[START SELECTED EXTRACT]
2) Your units confuse me, but I won't go there. We've discussed that in your previous post(s).
3) Identify, the state(s) ##x##, the input(s) ##u##, and the output(s) ##y##.
4) Do the math (linearization) to develop a set of first order DE's.
5) Reformulate those equations into the canonical matrix form of the state space system that you showed.

It looks to me like your system has only one state (H), one input, and one output (correct me if I'm wrong, I'm not sure about ##Fout##). It is unusual for people to use matrix notation for for simple systems like this since it can be modeled with one first order DE. But, honestly, I haven't thought about the actual physics of your water tank at all; I'm just trusting your interpretation.

Maybe step 5) is what you're asking about?
 
  • #3
BTW, the DE ##\frac{dH}{dt} = C_1+ \frac{C_2}{\sqrt{H}}## isn't linear. Also I'm confused about how you got that from ##\frac{dH}{dt} = C_3+ C_4 \sqrt{H}##. [##C_1 - C_4## constants].
But again, I haven't thought too much about this.
 
  • #4
DaveE said:
BTW, the DE ##\frac{dH}{dt} = C_1+ \frac{C_2}{\sqrt{H}}## isn't linear. Also I'm confused about how you got that from ##\frac{dH}{dt} = C_3+ C_4 \sqrt{H}##. [##C_1 - C_4## constants].
But again, I haven't thought too much about this.
[END SELECTED EXTRACT]
[START DATA PROVIDED]
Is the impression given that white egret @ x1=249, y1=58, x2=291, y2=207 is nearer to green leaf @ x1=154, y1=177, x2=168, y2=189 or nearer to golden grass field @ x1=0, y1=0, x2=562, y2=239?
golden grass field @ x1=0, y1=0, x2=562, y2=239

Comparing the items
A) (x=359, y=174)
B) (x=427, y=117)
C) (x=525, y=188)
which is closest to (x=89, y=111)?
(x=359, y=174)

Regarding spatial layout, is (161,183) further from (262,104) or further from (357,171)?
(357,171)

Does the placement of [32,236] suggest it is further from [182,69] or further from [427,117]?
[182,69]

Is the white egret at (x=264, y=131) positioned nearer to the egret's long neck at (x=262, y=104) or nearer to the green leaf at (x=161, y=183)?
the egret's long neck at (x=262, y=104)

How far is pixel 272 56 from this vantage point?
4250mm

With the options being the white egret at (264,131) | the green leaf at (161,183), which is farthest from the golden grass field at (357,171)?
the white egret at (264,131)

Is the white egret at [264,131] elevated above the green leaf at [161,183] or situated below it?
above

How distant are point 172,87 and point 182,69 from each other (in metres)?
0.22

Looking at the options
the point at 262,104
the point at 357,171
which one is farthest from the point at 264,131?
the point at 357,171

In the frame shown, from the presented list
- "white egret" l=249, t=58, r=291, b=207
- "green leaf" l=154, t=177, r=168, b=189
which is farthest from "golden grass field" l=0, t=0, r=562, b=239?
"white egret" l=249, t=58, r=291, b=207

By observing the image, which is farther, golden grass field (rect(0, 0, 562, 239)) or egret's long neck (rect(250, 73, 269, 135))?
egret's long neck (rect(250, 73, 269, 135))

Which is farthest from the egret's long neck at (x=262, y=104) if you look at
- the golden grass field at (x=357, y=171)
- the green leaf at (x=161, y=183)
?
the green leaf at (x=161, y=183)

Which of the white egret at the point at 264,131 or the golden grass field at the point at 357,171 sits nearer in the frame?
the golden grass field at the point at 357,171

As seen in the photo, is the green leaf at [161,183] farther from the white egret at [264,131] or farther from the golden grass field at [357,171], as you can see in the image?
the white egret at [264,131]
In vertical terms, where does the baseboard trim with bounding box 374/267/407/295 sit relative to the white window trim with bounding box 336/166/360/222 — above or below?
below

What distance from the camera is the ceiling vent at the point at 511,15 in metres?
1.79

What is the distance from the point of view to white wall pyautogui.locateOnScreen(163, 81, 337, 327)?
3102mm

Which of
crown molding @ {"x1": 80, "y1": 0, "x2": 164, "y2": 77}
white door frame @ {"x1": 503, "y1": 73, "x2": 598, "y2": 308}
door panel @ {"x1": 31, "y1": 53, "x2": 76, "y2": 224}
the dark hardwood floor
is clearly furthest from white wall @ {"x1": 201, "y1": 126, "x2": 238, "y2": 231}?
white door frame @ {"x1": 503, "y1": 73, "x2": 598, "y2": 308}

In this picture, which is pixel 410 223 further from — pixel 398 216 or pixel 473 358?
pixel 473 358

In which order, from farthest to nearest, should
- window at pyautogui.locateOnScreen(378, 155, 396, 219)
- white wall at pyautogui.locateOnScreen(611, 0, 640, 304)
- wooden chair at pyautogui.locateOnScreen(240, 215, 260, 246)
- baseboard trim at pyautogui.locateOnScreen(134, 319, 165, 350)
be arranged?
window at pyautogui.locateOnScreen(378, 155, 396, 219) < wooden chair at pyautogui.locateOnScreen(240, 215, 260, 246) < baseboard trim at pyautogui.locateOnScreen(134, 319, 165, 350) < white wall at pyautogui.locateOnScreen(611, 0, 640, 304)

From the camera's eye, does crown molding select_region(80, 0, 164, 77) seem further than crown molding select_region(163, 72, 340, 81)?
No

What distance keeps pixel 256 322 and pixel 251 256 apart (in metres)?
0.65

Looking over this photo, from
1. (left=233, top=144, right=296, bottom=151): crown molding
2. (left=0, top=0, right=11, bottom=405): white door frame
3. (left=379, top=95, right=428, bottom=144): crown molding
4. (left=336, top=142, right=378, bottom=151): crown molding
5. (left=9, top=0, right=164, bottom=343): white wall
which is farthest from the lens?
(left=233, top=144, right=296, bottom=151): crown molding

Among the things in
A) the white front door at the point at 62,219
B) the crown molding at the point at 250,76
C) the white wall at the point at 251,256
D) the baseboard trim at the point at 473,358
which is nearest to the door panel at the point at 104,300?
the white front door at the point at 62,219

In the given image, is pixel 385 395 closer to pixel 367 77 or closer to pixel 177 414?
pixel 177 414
[END DATA PROVIDED]
## [WORK TO DO]
Summarize the forum excerpt in two sentences. You won't need the data.

## [OUTPUT BELOW]
The forum excerpt lays out steps for building a state space model: identify the states, inputs, and outputs, linearize to get first-order differential equations, and recast them in canonical matrix form. It suggests the water tank system has only one state (H), one input, and one output, so a single first-order equation would usually suffice, and it points out that dH/dt = C1 + C2/√H isn't linear and questions how it was derived from dH/dt = C3 + C4√H.